Представление о том, что гениальный писатель должен служить нравственным образцом, отозвалось позднее в культе Ленина, когда биография его всячески идеализировалась, а его сочинения были приравнены к скрижалям. Более того, мы увидим, что Ленин желал, чтобы его последователи брали с него пример, как сам он подражал своему образцу — Н. Г. Чернышевскому.
Три величайших человека в истории — это Иисус Христос, апостол Павел и Николай Чернышевский, — писал один русский публицист 1860-х годов[32]. Чернышевский, сын священника, воспитанный в религиозном духе, уроженец Саратова — провинциального города на Волге, стал кумиром для нескольких поколений русских радикалов и оказал огромное влияние на развитие русской революции. Критик и романист, Чернышевский (1828–1889) вел аскетический образ жизни; сосланный на длительный срок каторжных работ в Сибирь, он сделался для русских радикалов великомучеником.
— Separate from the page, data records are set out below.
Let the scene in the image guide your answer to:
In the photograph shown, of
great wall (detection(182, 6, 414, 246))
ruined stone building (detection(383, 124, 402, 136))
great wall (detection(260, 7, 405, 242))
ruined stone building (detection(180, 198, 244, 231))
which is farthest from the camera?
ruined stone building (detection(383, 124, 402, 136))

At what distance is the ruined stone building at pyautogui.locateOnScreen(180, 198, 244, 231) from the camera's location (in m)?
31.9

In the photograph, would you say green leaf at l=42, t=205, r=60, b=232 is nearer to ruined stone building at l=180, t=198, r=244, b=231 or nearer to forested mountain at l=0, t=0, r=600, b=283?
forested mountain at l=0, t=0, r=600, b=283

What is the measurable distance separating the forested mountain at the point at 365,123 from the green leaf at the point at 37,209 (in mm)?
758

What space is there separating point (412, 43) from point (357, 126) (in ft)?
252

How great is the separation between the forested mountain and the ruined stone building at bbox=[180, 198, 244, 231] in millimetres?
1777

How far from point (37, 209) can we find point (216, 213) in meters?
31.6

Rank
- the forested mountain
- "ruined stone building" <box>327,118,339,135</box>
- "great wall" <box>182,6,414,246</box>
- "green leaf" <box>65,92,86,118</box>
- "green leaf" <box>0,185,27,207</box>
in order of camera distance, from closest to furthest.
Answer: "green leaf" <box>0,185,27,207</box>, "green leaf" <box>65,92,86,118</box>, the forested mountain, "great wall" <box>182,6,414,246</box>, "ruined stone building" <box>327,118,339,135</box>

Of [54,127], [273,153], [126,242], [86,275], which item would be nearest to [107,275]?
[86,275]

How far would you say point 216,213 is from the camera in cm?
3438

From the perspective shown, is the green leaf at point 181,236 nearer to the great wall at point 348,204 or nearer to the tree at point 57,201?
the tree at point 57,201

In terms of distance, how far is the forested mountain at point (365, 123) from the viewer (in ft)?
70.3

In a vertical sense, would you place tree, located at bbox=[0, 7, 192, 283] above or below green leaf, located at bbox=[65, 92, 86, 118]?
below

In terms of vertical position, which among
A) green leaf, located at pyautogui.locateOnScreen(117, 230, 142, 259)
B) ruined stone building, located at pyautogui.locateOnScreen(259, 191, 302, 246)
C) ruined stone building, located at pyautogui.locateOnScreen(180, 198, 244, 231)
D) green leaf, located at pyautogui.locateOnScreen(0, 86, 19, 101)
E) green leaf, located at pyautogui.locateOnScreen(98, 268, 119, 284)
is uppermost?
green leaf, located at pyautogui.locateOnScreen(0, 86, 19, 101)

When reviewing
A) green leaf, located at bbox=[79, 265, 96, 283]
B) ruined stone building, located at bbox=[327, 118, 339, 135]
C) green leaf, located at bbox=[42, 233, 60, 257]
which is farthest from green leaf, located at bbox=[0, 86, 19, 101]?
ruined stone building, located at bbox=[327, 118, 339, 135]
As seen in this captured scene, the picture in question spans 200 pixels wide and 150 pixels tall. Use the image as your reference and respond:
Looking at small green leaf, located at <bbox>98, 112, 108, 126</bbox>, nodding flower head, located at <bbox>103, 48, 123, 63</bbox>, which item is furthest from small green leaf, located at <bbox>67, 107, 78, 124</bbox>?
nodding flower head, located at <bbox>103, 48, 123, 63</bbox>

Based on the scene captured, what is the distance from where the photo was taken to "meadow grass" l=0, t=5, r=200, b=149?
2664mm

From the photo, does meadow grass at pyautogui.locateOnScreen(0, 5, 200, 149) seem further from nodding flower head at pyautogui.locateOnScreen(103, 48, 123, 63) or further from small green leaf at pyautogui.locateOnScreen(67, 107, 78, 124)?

Роман Чернышевского «Что делать?» (1863) был восторженно принят народниками и теми, кто им сочувствовал; позднее Ленин отметил:
«Он меня всего перепахал»[33].
Это роман-утопия: многие критики отказывали ему в художественных достоинствах, которые и в самом деле невелики. Но в романс описывается поколение «новых людей» (революционеров), готовящихся посвятить всю свою жизнь делу освобождения угнетенного народа. Они мечтают об устройстве небольших коммун и организуют кооперативные мастерские.